The mechanism of EDH development essentially requires two factors: A source of bleeding and separation of the dura from the cranium. A sudden fall in intracranial pressure after craniotomy or ventricular drainage can lead to separation of dura in some places, and the traction can lead to tearing of bridging veins/emissary veins leading to hematoma formation.[2] Some cases of postoperative EDHs may be due to inadequate hemostasis during surgery. Postoperative extradural hematomas after shunt surgery are mostly seen in young adults and children as the dura is loosely attached to calvarium in these groups of patients.[2] In our patient, the rapid reduction in intracranial pressure due to CSF drainage could have led to separation of dura from the cranium.

The other possible implications might be:

Coexistent bleeding disorder[8]

Disruption of an intracerebral vessel

Hemorrhage from an occult dural vascular malformation and head trauma occurring shortly after shunt placement.

But in our patient, we ruled out coexisting bleeding disorders based on clinical history, and since the shunt was inserted at the first attempt without any trauma, possibility of cerebral injury is rare. Also, there was no history of trauma in the immediate postoperative period.

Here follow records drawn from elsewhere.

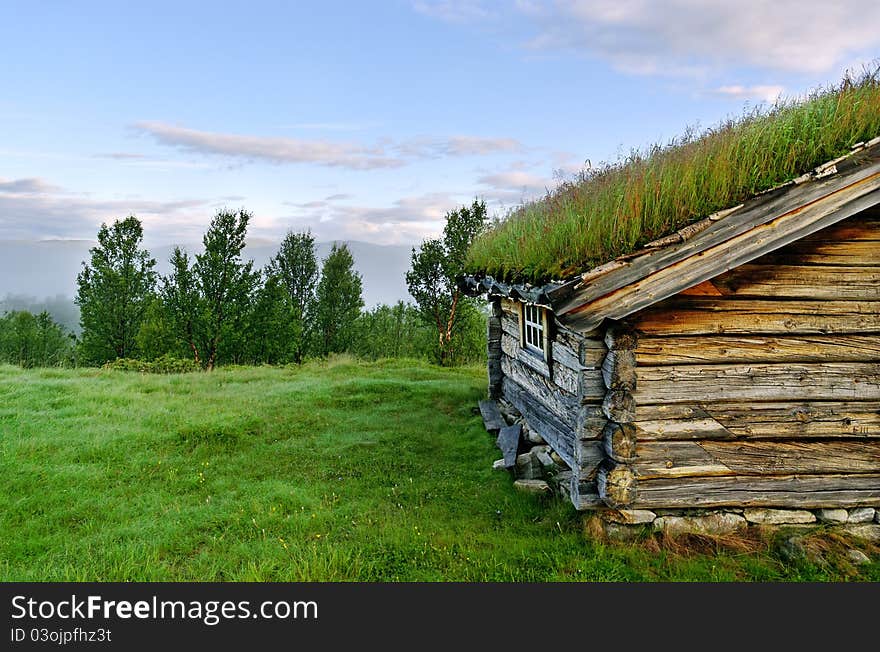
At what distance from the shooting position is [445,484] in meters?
8.60

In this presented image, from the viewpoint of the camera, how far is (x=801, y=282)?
6.43 m

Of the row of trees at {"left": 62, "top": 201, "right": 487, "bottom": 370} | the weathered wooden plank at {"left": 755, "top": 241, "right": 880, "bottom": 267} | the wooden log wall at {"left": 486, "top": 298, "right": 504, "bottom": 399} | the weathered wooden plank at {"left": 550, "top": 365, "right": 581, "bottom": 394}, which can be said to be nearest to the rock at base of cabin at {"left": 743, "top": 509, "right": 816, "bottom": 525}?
the weathered wooden plank at {"left": 550, "top": 365, "right": 581, "bottom": 394}

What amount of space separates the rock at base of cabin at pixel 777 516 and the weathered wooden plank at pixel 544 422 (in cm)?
214

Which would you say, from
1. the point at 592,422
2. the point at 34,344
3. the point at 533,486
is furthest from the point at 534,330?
the point at 34,344

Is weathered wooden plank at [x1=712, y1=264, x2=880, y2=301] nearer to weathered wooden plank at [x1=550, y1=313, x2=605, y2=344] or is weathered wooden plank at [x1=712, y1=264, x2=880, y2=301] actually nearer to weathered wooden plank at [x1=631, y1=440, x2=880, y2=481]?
weathered wooden plank at [x1=550, y1=313, x2=605, y2=344]

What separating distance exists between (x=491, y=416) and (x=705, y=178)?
666 cm

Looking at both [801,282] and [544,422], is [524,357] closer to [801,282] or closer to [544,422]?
[544,422]

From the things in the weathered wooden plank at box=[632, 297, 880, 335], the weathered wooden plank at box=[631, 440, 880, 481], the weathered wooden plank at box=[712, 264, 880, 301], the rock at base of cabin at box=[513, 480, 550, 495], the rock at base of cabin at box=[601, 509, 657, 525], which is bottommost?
the rock at base of cabin at box=[513, 480, 550, 495]

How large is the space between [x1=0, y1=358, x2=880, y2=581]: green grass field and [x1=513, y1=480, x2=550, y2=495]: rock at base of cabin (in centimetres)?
19

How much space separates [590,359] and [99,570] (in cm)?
591

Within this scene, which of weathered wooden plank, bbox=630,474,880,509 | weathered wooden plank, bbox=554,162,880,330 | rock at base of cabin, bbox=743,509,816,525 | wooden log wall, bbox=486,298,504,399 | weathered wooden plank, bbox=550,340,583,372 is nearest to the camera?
weathered wooden plank, bbox=554,162,880,330

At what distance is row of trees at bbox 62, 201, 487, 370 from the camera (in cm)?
2528

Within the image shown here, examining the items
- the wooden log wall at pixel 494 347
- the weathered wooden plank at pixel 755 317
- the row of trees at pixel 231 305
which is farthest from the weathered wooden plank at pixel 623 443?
the row of trees at pixel 231 305

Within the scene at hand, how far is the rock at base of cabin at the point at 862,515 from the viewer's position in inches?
265
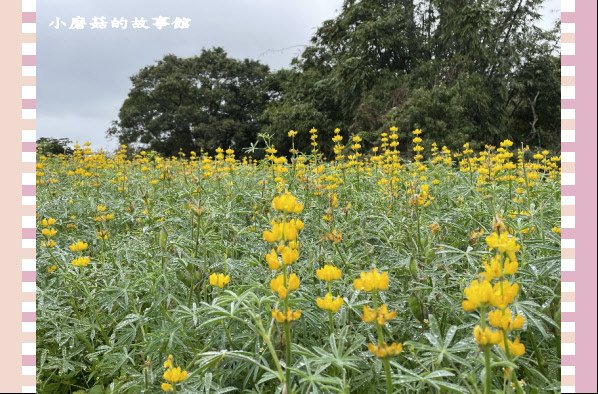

The symptoms following the development of acute EDH develop very rapidly. However, patients can remain asymptomatic in small and slowly developing hematoma, leading to delayed clinical signs and symptoms.[9] Our patient, apart from having mild headache, was asymptomatic and did not evoke any suspicion. When the diagnosis of EDH would have been made in this patient if the MRI brain had not been done is debatable, as he remained asymptomatic. The factors that may explain this silent clinical course are the following:

The presence of a functioning VP shunt might have offset any acute rise in intracranial pressure leading to absence of symptoms

Hematomas located over the temporal region and posterior fossa produce significant mass effect and midline shift of brain leading to early onset of neurological symptoms and signs, but the hematoma in the frontoparietal convexity tends to spread along the whole hemisphere or even extends up to the falx leading to delayed neurological symptoms and signs, and may only appear when the hematoma reaches a large size.

Conclusion

We are reporting this case to highlight the finding that though the development of EDH following VP shunt surgery is rare, it can still occur and can be asymptomatic in patients with a functioning VP shunt, leading to a delay in the diagnosis which can be extremely dangerous causing adverse outcomes. Meticulous postoperative neurological examination and eliciting even minor symptoms like mild headache, especially in children and young adults, will help identify this condition which can lead to rapid neurological deterioration leading to a poor outcome.